The report recommends establishing a special assistant to the governor who will ensure equitable vaccine rollout during public health emergencies.

“This is not a moment for blame. This is a moment for learning lessons,” Comerford said. “It is very difficult terrain on which to operate. That’s why we have to legislate funding and data” and other elements of the response for the next emergency.

Committee’s approach

In crafting its report, the committee held nine oversight hearings and conducted a statewide listening tour of the six Health and Medical Coordinating Coalitions (HMCCs) that are overseen by the Department of Public Health’s emergency preparedness arm. Nearly all of the communities in the four western counties are in the Western MA HMCC.

“In 2013, DPH introduced HMCCs to promote cross-disciplinary planning and support public health and medical response across the Commonwealth during emergencies and disasters,” the report reads, with the goal of bolstering the efforts of local health departments.

But the state’s strict budget rules for HMCCs, which are the agencies that Comerford said are “perfectly situated” for pandemic response, and ever-changing public health guidance made their work less efficient.

“The Commonwealth’s COVID-19 guidance, which HMCC members were expected to either enforce or follow themselves, often changed suddenly and without explanation,” the report reads. “Several stakeholders reported being unable to learn what supplies were available at stockpiles established by the Commonwealth.”
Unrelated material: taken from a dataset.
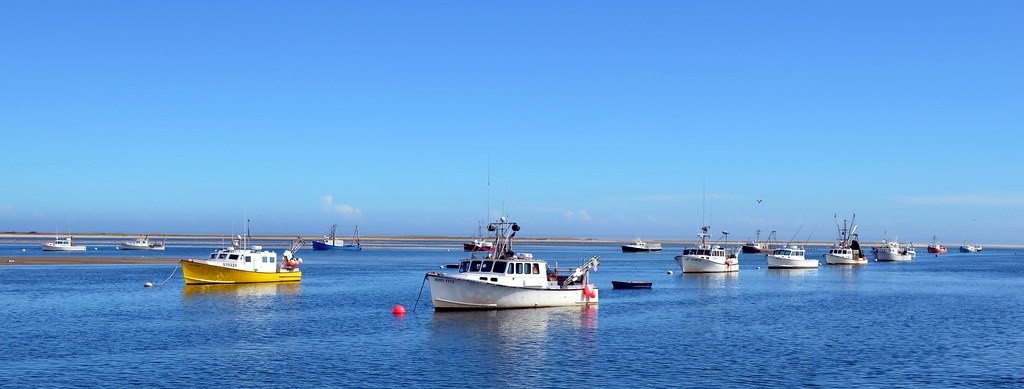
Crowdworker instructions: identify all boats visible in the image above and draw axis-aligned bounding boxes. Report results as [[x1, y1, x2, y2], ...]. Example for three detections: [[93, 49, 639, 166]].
[[620, 236, 663, 252], [959, 240, 984, 253], [116, 234, 165, 251], [762, 222, 819, 269], [871, 230, 917, 261], [176, 219, 307, 286], [742, 229, 781, 254], [425, 215, 602, 312], [674, 188, 743, 274], [312, 224, 363, 251], [42, 221, 87, 251], [824, 212, 870, 265], [927, 236, 949, 255], [610, 278, 653, 290]]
The committee recommended that the state develop and maintain a long-term stockpile of personal protective equipment, including high-quality masks, for all adults and children. To shield Massachusetts against any supply chain disruptions, “the Commonwealth should make a concentrated effort to stockpile” testing swabs and kits, ventilators, all materials necessary to distribute vaccinations “and other medical and non-medical supplies needed to respond in the event of a major respiratory illness emergency.”

The report includes recommendations for test production, contact tracing and data gathering.

Schools should get an influx of funding for air quality improvements, the committee said, and although the state has committed $100 million in federal pandemic relief funds to school ventilation, more money and a multi-agency implementation plan will be needed.

“All of these things are smart public health imperatives that haven’t been on the front burner before,” Comerford said.

The 17-member committee includes several western Massachusetts lawmakers.